Ready for Brexit?
The Brexit debate has taken central stage in the UK for much of the last 3 years and there has been much speculation about businesses relocating to other parts of the EU but for those businesses intending to stay – what are you actually doing about it?
The one thing most businesses seem agreed on is that the current uncertainty surrounding Brexit is bad news because it makes planning so difficult.
The strictly legal effects of Brexit on contracts will, in most cases, be minimal because contract law comes mainly from English case law. However the commercial impact of a “no-deal” Brexit should be prompting businesses to assess their risks even if at this stage they don’t want to take immediate action.
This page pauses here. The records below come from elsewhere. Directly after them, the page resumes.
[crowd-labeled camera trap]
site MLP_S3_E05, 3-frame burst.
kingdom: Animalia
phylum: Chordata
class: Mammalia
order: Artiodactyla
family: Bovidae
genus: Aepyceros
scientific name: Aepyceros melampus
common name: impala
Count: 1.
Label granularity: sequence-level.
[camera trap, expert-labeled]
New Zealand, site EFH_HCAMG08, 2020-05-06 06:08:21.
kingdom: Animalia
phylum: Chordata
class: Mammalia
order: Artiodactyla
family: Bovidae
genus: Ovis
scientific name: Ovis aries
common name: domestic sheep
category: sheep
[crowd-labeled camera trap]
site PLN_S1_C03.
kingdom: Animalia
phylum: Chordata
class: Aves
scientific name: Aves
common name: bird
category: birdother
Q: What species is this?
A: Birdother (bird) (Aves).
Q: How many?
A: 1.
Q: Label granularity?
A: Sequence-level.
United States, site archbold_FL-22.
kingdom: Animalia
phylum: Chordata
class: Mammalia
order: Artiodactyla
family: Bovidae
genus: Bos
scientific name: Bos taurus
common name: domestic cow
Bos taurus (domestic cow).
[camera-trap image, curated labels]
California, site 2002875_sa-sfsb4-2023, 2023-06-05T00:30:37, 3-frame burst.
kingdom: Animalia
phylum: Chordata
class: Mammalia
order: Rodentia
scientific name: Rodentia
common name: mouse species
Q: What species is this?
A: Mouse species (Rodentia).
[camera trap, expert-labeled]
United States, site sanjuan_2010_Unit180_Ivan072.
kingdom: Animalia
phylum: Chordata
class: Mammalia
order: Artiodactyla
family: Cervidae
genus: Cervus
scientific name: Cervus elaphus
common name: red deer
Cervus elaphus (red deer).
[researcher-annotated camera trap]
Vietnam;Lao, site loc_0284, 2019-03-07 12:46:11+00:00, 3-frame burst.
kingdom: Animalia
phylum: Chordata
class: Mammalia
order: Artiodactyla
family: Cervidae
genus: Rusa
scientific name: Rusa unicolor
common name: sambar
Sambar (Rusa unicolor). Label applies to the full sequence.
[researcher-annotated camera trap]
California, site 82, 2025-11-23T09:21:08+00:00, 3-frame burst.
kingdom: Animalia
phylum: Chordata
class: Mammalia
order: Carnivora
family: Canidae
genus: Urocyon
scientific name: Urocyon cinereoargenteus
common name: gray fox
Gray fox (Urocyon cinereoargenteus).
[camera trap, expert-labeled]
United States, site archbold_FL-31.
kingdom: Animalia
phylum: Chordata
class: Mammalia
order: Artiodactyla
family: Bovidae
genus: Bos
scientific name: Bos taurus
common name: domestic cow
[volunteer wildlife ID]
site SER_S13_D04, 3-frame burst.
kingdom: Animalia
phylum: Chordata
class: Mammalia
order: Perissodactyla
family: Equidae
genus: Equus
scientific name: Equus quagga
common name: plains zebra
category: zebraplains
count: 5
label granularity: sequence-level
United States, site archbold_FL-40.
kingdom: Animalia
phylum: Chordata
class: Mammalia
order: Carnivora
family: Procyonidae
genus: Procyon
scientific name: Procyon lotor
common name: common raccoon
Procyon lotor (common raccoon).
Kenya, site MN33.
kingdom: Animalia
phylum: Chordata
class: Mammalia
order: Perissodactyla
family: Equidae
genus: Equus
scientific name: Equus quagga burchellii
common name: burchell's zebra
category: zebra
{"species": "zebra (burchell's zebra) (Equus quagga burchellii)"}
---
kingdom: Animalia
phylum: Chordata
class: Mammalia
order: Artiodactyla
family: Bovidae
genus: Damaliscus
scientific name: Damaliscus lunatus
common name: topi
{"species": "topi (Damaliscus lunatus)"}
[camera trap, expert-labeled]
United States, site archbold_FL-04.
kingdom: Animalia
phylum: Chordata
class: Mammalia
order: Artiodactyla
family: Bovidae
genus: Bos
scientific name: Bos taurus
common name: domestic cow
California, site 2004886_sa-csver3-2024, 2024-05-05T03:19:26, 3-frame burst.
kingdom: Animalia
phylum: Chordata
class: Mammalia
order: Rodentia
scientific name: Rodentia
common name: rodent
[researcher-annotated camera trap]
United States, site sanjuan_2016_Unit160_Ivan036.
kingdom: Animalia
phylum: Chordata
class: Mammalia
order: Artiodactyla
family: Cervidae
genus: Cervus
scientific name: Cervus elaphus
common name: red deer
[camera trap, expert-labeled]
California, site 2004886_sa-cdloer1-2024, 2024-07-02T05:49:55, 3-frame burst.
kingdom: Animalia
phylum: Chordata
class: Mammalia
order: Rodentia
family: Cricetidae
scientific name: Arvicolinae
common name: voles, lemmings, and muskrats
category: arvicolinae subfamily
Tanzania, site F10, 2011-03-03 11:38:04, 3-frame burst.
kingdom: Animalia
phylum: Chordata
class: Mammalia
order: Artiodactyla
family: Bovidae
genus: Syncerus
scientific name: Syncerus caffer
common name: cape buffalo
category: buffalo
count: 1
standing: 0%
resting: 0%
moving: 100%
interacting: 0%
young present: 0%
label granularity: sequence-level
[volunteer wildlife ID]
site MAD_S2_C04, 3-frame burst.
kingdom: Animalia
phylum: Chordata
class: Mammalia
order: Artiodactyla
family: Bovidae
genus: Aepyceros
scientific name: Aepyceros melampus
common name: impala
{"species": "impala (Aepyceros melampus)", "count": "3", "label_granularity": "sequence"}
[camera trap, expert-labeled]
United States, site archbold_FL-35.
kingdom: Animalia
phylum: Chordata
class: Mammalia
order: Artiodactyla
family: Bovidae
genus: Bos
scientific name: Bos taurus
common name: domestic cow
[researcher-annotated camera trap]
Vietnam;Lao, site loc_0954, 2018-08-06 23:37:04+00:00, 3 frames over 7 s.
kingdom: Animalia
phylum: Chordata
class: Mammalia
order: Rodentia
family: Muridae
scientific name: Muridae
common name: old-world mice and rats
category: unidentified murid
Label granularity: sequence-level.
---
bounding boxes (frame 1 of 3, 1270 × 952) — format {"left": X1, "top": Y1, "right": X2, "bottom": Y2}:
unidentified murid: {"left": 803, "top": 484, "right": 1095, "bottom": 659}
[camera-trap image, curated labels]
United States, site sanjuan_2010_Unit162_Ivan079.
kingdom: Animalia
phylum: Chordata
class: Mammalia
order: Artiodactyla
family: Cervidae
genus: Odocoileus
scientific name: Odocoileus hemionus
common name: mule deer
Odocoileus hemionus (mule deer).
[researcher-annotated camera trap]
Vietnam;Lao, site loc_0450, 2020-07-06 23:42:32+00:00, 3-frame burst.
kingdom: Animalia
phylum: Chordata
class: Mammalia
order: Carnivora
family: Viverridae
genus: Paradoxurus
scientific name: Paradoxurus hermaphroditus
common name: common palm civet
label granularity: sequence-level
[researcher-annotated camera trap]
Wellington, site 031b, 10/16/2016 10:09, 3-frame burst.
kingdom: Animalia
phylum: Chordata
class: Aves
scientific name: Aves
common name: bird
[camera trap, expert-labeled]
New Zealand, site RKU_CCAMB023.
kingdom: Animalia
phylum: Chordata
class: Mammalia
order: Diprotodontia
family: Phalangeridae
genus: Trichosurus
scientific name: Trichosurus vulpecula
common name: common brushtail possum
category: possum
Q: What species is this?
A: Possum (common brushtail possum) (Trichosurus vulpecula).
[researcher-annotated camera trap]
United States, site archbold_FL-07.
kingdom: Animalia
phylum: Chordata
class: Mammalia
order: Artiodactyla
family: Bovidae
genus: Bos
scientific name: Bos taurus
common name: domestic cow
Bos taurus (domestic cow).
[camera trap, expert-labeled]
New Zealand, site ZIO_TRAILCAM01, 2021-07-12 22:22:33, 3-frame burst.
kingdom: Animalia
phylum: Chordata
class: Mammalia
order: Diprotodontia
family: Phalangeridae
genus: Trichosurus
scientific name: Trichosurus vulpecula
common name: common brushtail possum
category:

The most obvious effect of a no-deal Brexit is likely to be in terms of costs – if imported goods attract increased tariffs these will increase the costs of those importing goods and they in turn will seek to pass these down the supply chain. Similarly adverse exchange rate fluctuations will make imported goods more expensive. Those who may be affected by increased costs should be considering their contractual arrangements:
Are you tied into long term contracts and is there any way out?
The recent trend is for the courts to take an increasingly literal approach when interpreting contracts so if, thanks to Brexit, you find yourself with a bad deal, the courts are unlikely to intervene. Even a loosely worded force majeure clause may not assist – force majeure usually only works as a get-out where an obligation becomes impossible to perform (as opposed to financially undesirable). If renegotiation isn’t an option, look carefully at the termination provisions so that you understand exactly when you can exit, and what notice needs to be given (when and how).
Do your contracts may appear to give you greater flexibility?
For example, they may not include minimum volume purchase commitments or they allow you to terminate at short notice – so you may decide to stick with them for now and see how Brexit unfolds. However even if you have a contract which protects you in this way, your other options may be limited should you decide to exit: if you leave one supplier because it wants to increase its prices you may find that the other suppliers in the relevant market are trying to pass on cost increases too.
Where a price renegotiation becomes necessary, timing can be all-important. Do you try to push for changes now, while there is still uncertainty or wait until the position crystallises? Do you have the bargaining power to take a tough stance or will it be better to adopt a collaborative “we’re all in the same boat” approach?
When it comes to negotiating price increases, thinking creatively might help. For example:
- Only increasing prices if costs increase by a certain percentage.
- Limiting the increases to certain types of products.
- Making phased increases.
- Looking at other areas where costs could be trimmed to offset the increases.
- Increasing purchase volumes to support overall margins.
- Giving the buyer the option to exit if, on a periodic review of prices, the increase exceeds a certain threshold.
Other issues to think about
As well as the impact of Brexit on the financially viability of your trading arrangements, consider also if a no-deal Brexit might affect your business in any of the following ways:
- Would customs checks on goods and materials coming into the UK affect your ability to perform contracts on time and what impact will that have? Does the contract allow for liquidated damages for delay? Could your customer terminate the contract?
- Is it feasible to source more of your supplies from within the UK?
- Would your business be vulnerable if the UK introduces new restrictions on labour movement?
- Are any of your customers or suppliers relocating (or considering relocating) from the UK and how would that impact your business?
- If your trade marks are registered only in the EU, should you be filing for UK trade marks?
- Does your business receive personal data from the EU and what safeguards will you rely on to ensure it can continue to do so once the UK acquires “third country” status?
- Longer term you could be affected by other issues, for example if the UK elects to diverge from EU regulation. If you export to the EU you will need to continue to keep abreast of EU regulations The UK may also look to change those parts of UK law which have been imported from the EU. Although there seems to be a commitment for the UK, post-Brexit, to adhere to the privacy standards introduced by the GDPR in 2018, the UK might look at changes to the protection given via TUPE and the Commercial Agents Regulations.